The active intellect, then, is "immortal," unlike other parts of the human mind. It is "separable" from matter, "unmixed" with anything else. Some commentators, Stephen among them, associate its unceasing and pure intellectual activity with a description of the divine mind that Aristotle ventures in the Metaphysics. The Prime Mover, he says there, is thought thinking itself, and Stephen echoes this definition: "Thought is the thought of thought." The divine or godlike force called the active intellect acts upon human brains to produce thought in them, so moments of penetrating insight can be thought of as "Tranquil brightness . . . sudden, vast, candescent."
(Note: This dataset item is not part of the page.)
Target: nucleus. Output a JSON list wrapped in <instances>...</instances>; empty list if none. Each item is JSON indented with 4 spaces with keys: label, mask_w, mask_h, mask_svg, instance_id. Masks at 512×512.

Stephen's thought that "the soul is the form of forms" reflects Aristotle's analysis, in On the Soul, of how the human mind actualizes the forms of various intelligible objects within itself. The soul (psyche) is the "form" of the body. Sensation is one form that that form takes, by receiving and processing the sensible forms of objects in the external world. Objects also have intelligible forms and the rational soul can assimilate these forms as well, so that the soul (potentially, temporarily, in the act of thinking) "becomes all things." Stephen seems to be combining this epistemological analysis with the metaphysical language devoted to the active intellect to draw the conclusion that "The soul is in a manner all that is." Like the vast mind called the Prime Mover, in which all things are endlessly contemplated, the human mind can contain all of reality.
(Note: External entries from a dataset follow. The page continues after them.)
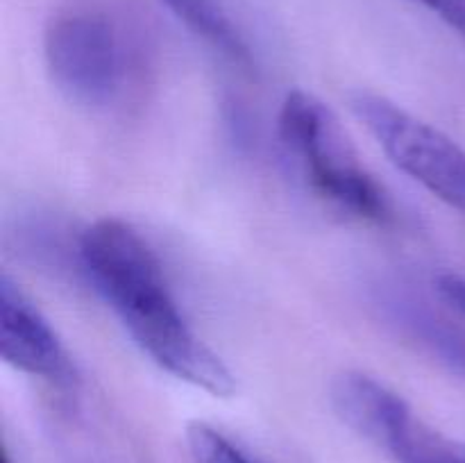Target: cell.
I'll return each instance as SVG.
<instances>
[{
    "label": "cell",
    "instance_id": "cell-9",
    "mask_svg": "<svg viewBox=\"0 0 465 463\" xmlns=\"http://www.w3.org/2000/svg\"><path fill=\"white\" fill-rule=\"evenodd\" d=\"M186 448L193 463H259L230 436L200 420L186 427Z\"/></svg>",
    "mask_w": 465,
    "mask_h": 463
},
{
    "label": "cell",
    "instance_id": "cell-5",
    "mask_svg": "<svg viewBox=\"0 0 465 463\" xmlns=\"http://www.w3.org/2000/svg\"><path fill=\"white\" fill-rule=\"evenodd\" d=\"M352 112L398 171L465 213V150L457 141L384 95L359 91Z\"/></svg>",
    "mask_w": 465,
    "mask_h": 463
},
{
    "label": "cell",
    "instance_id": "cell-7",
    "mask_svg": "<svg viewBox=\"0 0 465 463\" xmlns=\"http://www.w3.org/2000/svg\"><path fill=\"white\" fill-rule=\"evenodd\" d=\"M386 307L402 330L416 336L445 366L465 377V330L431 311L422 300L409 295H391L386 298Z\"/></svg>",
    "mask_w": 465,
    "mask_h": 463
},
{
    "label": "cell",
    "instance_id": "cell-11",
    "mask_svg": "<svg viewBox=\"0 0 465 463\" xmlns=\"http://www.w3.org/2000/svg\"><path fill=\"white\" fill-rule=\"evenodd\" d=\"M465 34V0H413Z\"/></svg>",
    "mask_w": 465,
    "mask_h": 463
},
{
    "label": "cell",
    "instance_id": "cell-3",
    "mask_svg": "<svg viewBox=\"0 0 465 463\" xmlns=\"http://www.w3.org/2000/svg\"><path fill=\"white\" fill-rule=\"evenodd\" d=\"M50 80L71 103L107 109L123 94L127 45L121 27L98 9H68L50 21L44 39Z\"/></svg>",
    "mask_w": 465,
    "mask_h": 463
},
{
    "label": "cell",
    "instance_id": "cell-10",
    "mask_svg": "<svg viewBox=\"0 0 465 463\" xmlns=\"http://www.w3.org/2000/svg\"><path fill=\"white\" fill-rule=\"evenodd\" d=\"M436 291H439L440 300L465 320V277L454 275V272H443L436 280Z\"/></svg>",
    "mask_w": 465,
    "mask_h": 463
},
{
    "label": "cell",
    "instance_id": "cell-4",
    "mask_svg": "<svg viewBox=\"0 0 465 463\" xmlns=\"http://www.w3.org/2000/svg\"><path fill=\"white\" fill-rule=\"evenodd\" d=\"M341 420L393 463H465V440L450 438L416 416L407 399L366 372L348 370L331 384Z\"/></svg>",
    "mask_w": 465,
    "mask_h": 463
},
{
    "label": "cell",
    "instance_id": "cell-12",
    "mask_svg": "<svg viewBox=\"0 0 465 463\" xmlns=\"http://www.w3.org/2000/svg\"><path fill=\"white\" fill-rule=\"evenodd\" d=\"M3 463H12V457H9L7 449H5V454H3Z\"/></svg>",
    "mask_w": 465,
    "mask_h": 463
},
{
    "label": "cell",
    "instance_id": "cell-8",
    "mask_svg": "<svg viewBox=\"0 0 465 463\" xmlns=\"http://www.w3.org/2000/svg\"><path fill=\"white\" fill-rule=\"evenodd\" d=\"M193 34L239 66H252V53L221 0H159Z\"/></svg>",
    "mask_w": 465,
    "mask_h": 463
},
{
    "label": "cell",
    "instance_id": "cell-2",
    "mask_svg": "<svg viewBox=\"0 0 465 463\" xmlns=\"http://www.w3.org/2000/svg\"><path fill=\"white\" fill-rule=\"evenodd\" d=\"M277 134L318 198L359 221L386 222L393 216L384 186L368 172L339 118L316 95L291 91L282 103Z\"/></svg>",
    "mask_w": 465,
    "mask_h": 463
},
{
    "label": "cell",
    "instance_id": "cell-1",
    "mask_svg": "<svg viewBox=\"0 0 465 463\" xmlns=\"http://www.w3.org/2000/svg\"><path fill=\"white\" fill-rule=\"evenodd\" d=\"M82 271L141 352L175 379L216 398L234 393L227 363L182 313L153 245L123 218H100L80 236Z\"/></svg>",
    "mask_w": 465,
    "mask_h": 463
},
{
    "label": "cell",
    "instance_id": "cell-6",
    "mask_svg": "<svg viewBox=\"0 0 465 463\" xmlns=\"http://www.w3.org/2000/svg\"><path fill=\"white\" fill-rule=\"evenodd\" d=\"M0 357L14 370L59 390H73L80 384L64 340L7 272L0 277Z\"/></svg>",
    "mask_w": 465,
    "mask_h": 463
}]
</instances>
The relevance of this speculation, in the mind of the would-be artist, to an epic and encyclopedic literary work like Ulysses is obvious. In A Portrait of the Artist Stephen used a few phrases culled from Thomas Aquinas to articulate three qualities of the "esthetic image." In Ulysses he goes back to Aquinas' inspiration, Aristotle, to think about how the artistic mind, and by extension its literary offspring, can encompass everything.
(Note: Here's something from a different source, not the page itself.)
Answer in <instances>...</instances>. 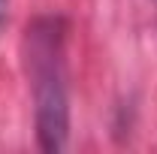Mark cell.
Returning <instances> with one entry per match:
<instances>
[{"mask_svg":"<svg viewBox=\"0 0 157 154\" xmlns=\"http://www.w3.org/2000/svg\"><path fill=\"white\" fill-rule=\"evenodd\" d=\"M24 67L33 91L39 148L60 151L70 136V91H67V27L58 15H42L24 30Z\"/></svg>","mask_w":157,"mask_h":154,"instance_id":"1","label":"cell"},{"mask_svg":"<svg viewBox=\"0 0 157 154\" xmlns=\"http://www.w3.org/2000/svg\"><path fill=\"white\" fill-rule=\"evenodd\" d=\"M6 15H9V0H0V27L6 24Z\"/></svg>","mask_w":157,"mask_h":154,"instance_id":"2","label":"cell"}]
</instances>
The active intellect was the subject of intense speculation in medieval philosophy, among those who sought to combine Aristotelianism and monotheistic faith. Aquinas defined it as a power within the individual psyche, because he believed in an individual soul that was God-created, God-like, and immortal. But Aristotle did not believe in the survival of the individual mind. He says that the active intellect is "immortal and everlasting," but those very qualities distinguish it from everything organic. "When isolated it is its true self and nothing more": it exists apart from human beings, acts upon their minds to produce thought in them, and survives when they perish. It seems to be some kind of transcendent force, perpetually active, and not an "intermittently" active human faculty. Early Peripatetic and Neoplatonic commentators, some medieval Arabs and Jews like Avicenna, Averroes, and Moses Maimonides, and some medieval Christians as well, responded more perceptively to this aspect of Aristotle's psychology than Aquinas did. They identified the "active" Mind variously as God, or a divine emanation, or a universal mind or soul.